When the period of confinement began earlier this year, Breitling CEO Georges Kern was determined to continue the momentum of the brand through this tough time.

 

Breitling launched its Chronomat watch during the lockdown in April and has since seen tremendous positive feedback on the timepiece. Keeping in touch with clients throughout this time has been key to the brand and their online summit webcast back in April allowed them to communicate with the world what they have been working on. As stores have started to open in most markets, Georges Kern is optimistic of the future, with sales already starting to resume in many regions.

 

This August, Breitling presented its first physical summit since the lockdown began. Hosted as a part of the Geneva Watch Days event, the brand launched its latest novelty in an intimate gathering in Geneva, which was also broadcasted across the world digitally. The summit was in aid of the new professional line launch; the Endurance Pro. This sports watch will sit alongside the Emergency and Aerospace professional line watches in the Breitling portfolio and is designed to be an ultra-light sports watch that can be worn in all conditions.

 

The Endurance Pro has a 44mm case formed from Breitling’s unique composite material “Breightlight”. This unique material is super light and durable. The watch features a thermo-compensated SuperQuartzTM movement that is ten times more accurate than the conventional quartz, and it offers optimal comfort, matchless precision, and functionality that will appeal both to committed athletes and more casual sports enthusiasts. Designed for both men and women with a sporty lifestyle, the Endurance Pro is available in five bold colours with rubber straps as well as the option to have a sustainable Econyl strap. The launch of this watch also marks the launch of a new Breitling Triathlon Squad starring three hugely successful athletes. These men and women represent the values of the brand and perfectly represent the lifestyle this timepiece was designed for.

 

To find out more about the Endurance Pro as well as the decision to participate in the recent Geneva Watch Days event, we talk to Breitling CEO Georges Kern.

 

What can you tell us about Breitling’s participation in The Geneva Watch Days event and why was it important for Breitling to be involved?

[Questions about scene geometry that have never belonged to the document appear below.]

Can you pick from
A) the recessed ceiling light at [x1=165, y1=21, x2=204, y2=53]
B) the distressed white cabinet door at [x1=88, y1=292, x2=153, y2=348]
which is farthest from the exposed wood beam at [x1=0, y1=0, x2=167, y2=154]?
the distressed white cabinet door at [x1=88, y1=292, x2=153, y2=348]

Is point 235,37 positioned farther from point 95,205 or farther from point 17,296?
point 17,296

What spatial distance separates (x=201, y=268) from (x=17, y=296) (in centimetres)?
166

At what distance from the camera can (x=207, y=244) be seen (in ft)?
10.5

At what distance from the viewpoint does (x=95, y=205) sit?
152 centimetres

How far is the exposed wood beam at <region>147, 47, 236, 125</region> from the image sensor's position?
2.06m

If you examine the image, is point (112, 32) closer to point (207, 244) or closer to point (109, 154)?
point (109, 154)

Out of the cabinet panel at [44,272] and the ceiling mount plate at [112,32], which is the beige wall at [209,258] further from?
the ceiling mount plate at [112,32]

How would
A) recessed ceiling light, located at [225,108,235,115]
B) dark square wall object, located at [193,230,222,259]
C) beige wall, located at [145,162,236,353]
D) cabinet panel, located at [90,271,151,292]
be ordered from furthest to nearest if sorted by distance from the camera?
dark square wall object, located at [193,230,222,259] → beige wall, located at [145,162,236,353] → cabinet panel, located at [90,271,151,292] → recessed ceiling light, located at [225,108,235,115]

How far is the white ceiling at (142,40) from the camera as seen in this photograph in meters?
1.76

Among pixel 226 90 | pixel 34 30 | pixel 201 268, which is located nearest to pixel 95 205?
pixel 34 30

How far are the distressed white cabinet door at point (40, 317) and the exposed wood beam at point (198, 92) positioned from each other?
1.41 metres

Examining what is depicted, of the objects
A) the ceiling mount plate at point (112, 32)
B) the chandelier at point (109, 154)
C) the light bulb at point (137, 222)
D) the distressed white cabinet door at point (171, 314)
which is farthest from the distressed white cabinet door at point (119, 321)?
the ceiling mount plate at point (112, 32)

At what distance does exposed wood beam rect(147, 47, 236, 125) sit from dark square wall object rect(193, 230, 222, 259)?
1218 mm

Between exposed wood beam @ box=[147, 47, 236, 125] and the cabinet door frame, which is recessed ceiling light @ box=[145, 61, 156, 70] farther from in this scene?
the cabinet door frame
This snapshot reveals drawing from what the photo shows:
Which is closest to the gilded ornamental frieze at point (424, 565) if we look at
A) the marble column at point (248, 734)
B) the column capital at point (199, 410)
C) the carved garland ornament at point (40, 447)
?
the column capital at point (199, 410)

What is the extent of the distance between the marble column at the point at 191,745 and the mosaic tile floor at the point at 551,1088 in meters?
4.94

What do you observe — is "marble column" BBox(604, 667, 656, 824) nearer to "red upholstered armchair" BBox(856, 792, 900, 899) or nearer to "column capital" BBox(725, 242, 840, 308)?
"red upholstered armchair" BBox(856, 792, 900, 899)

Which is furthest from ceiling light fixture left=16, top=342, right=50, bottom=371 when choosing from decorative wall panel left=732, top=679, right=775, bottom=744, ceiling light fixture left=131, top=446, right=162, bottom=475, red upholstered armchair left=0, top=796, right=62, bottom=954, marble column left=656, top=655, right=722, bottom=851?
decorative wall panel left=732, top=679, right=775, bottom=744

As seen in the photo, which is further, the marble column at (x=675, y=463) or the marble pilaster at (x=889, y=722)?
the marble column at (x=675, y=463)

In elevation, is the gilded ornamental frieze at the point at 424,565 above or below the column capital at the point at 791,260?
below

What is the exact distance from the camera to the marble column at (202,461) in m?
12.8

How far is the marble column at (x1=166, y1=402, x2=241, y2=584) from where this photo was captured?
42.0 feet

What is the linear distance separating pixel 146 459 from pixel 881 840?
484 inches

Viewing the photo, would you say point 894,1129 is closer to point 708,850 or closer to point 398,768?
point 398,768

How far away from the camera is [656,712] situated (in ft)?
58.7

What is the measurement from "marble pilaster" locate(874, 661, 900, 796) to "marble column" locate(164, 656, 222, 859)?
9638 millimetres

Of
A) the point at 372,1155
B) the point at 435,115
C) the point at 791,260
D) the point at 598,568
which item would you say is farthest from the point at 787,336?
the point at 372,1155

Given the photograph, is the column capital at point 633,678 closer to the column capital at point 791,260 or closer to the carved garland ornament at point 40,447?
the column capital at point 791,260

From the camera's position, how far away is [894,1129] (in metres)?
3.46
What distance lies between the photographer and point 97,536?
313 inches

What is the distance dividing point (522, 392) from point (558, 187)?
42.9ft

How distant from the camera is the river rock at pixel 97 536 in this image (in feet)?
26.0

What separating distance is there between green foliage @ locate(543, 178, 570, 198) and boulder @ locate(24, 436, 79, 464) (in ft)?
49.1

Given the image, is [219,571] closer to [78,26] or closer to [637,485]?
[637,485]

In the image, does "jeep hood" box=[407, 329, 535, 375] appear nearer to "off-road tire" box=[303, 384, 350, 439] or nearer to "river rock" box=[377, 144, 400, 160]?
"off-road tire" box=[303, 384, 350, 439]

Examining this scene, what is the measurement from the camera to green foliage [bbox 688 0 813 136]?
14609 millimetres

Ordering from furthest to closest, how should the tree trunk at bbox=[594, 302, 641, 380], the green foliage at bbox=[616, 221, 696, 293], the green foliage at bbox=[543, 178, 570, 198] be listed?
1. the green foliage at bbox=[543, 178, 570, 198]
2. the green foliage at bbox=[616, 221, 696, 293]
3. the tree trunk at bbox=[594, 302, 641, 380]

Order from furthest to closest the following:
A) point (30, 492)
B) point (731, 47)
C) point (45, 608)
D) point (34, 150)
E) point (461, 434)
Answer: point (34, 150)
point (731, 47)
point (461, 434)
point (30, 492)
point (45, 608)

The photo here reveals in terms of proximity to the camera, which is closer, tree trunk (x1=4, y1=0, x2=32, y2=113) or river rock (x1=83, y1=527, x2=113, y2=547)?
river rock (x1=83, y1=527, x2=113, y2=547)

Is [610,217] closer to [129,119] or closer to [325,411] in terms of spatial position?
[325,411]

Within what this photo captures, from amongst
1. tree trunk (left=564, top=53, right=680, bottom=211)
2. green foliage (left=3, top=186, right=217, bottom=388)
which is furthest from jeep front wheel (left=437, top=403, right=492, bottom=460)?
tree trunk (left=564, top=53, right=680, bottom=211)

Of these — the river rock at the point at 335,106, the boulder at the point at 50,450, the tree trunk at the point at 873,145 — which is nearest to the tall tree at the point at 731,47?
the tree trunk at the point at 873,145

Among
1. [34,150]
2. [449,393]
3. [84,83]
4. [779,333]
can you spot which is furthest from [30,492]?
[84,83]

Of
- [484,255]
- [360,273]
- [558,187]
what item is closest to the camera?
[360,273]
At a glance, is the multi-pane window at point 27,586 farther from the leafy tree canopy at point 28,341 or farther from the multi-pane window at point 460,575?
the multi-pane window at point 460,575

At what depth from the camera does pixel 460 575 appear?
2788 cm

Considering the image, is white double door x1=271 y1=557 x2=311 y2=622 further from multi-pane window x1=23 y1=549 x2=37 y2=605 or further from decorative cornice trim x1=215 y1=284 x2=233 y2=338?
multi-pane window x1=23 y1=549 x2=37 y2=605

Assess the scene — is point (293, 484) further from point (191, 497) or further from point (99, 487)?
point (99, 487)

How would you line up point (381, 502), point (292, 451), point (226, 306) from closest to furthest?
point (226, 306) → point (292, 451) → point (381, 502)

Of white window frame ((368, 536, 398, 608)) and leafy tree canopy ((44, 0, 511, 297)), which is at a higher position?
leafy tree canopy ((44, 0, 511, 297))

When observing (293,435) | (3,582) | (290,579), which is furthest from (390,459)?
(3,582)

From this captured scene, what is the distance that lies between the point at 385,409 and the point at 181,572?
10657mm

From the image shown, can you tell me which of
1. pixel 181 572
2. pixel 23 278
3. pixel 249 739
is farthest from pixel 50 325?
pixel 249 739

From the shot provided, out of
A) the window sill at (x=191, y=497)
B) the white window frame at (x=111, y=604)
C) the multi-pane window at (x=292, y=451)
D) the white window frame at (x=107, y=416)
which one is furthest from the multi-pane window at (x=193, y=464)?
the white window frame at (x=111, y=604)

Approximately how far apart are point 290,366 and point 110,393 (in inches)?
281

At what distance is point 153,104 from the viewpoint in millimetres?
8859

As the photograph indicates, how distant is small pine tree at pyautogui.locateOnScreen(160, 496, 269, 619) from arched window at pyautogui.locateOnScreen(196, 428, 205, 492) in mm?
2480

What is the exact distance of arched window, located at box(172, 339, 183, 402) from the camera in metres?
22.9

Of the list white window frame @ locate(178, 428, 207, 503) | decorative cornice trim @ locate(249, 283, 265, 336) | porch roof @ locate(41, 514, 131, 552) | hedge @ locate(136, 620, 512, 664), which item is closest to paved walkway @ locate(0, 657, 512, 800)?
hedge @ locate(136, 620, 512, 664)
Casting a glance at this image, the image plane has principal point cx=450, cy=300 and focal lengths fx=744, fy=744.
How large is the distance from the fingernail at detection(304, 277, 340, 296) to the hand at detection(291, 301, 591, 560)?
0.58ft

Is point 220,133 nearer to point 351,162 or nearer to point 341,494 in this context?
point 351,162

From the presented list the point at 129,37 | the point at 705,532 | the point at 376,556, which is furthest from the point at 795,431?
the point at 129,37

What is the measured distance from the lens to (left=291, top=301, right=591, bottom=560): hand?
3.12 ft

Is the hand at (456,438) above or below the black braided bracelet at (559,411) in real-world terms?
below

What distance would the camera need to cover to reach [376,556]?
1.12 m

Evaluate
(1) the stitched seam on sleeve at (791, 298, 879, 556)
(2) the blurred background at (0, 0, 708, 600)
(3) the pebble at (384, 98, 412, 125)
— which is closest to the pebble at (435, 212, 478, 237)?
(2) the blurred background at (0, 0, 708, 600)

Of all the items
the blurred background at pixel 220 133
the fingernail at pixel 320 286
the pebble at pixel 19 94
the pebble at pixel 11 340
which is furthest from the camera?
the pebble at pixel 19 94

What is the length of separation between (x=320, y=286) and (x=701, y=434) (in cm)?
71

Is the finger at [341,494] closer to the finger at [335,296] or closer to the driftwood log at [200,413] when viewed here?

It was a spontaneous decision made with Jean-Christophe Babin, CEO of Bvlgari when we spoke last January. Life needs to continue and I think we have to go out and do the maximum we can in the situation we are in. Let’s not forget that the Swiss watch industry employs 60,000 people, so there is a huge economic factor involved. With this event, we want to support the business and the industry, keep the flow, keep the momentum and keep the employment. As a brand, we have been very active throughout the lockdown. In April we had our first digital summit, which was very successful. Now we have this event and I’m very happy that it’s face-to-face again. As long as we are super cautious, which we are. But finally we are interacting with people – not just digitally – and that allows us to get an immediate reaction – even from behind a mask.

 

We have just seen the new Endurance Pro – why did you decide to launch this watch now how does it fit into the portfolio of watches at Breitling and who do you think is going to wear it?

It was part of our strategic plan and decisions to launch this watch were taken two years ago, so we would have launched it with or without COVID-19. We wanted to reinforce the professional line – we have the Aerospace and Emergency watches and we wanted a very sporty, young, dynamic, and light product for sportspeople. So it’s a sports leisure watch that you can wear every day, everywhere including when you go out for a swim, a run, or a cycle. And I think it was something that we were missing in our collection. When Jan Frodeno asked me which watch he should wear when running, I realised what we should do. We have this material Breitlight, which is 3.8 times lighter than titanium and a highly resistant material, perfect for this type of watch. I love to use the watch myself for cycling, but it works just as well with a casual smart outfit.

 

The Endurance Pro Collection with colourful rubber and ECONYL yarn NATO straps

 

We know that this watch was inspired by the Sprint timepiece from Breitling’s heritage – can you tell us a little about that watch and why you chose this in particular as the inspiration for the Endurance Pro?

The beauty with Breitling is that we have an incredible history and a phenomenal back catalogue. In the seventies, we had a watch called Sprint. It was also very light, very sporty and colourful. So this was the inspiration, but of course, for 2020 things are different from what they were in 1970. We kept the same spirit – young, dynamic, and sporty, but created a modern watch. Interestingly the same client buying an Endurance Pro could also buy a Chronomat, but he will wear it for different occasions.

 

Is there an era of Breitling’s history that you find yourself drawn to?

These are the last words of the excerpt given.